Pediatric patients, age 1 month to 16 years, with presumed fungal infection (empirical therapy), confirmed systemic fungal infections or with visceral leishmaniasis have been successfully treated with Am B isome. In studies which included 302 pediatric patients administered Am B isome there was no evidence of any differences in efficacy or safety of Am B isome compared to adults. Since pediatric patients have received Am B isome at doses comparable to those used in adults on a per kilogram body weight basis, no dosage adjustment is required in this population. Safety and effectiveness in pediatric patients below the age of one month has not been established.

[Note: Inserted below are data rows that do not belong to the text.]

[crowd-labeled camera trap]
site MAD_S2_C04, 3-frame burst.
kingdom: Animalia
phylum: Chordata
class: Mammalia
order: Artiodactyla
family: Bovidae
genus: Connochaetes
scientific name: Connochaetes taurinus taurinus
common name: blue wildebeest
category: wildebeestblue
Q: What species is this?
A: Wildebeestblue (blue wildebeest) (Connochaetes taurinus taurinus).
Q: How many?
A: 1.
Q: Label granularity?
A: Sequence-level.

(See DESCRIPTION OF CLINICAL STUDIES -- Empirical Therapy in Febrile Neutropenic Patients and DOSAGE AND ADMINISTRATION .)

Elderly Patients

Experience with Am B isome in the elderly (65 years or older) comprised 72 patients. It has not been necessary to alter the dose of Am B isome for this population. As with most other drugs, elderly patients receiving Am B isome should be carefully monitored.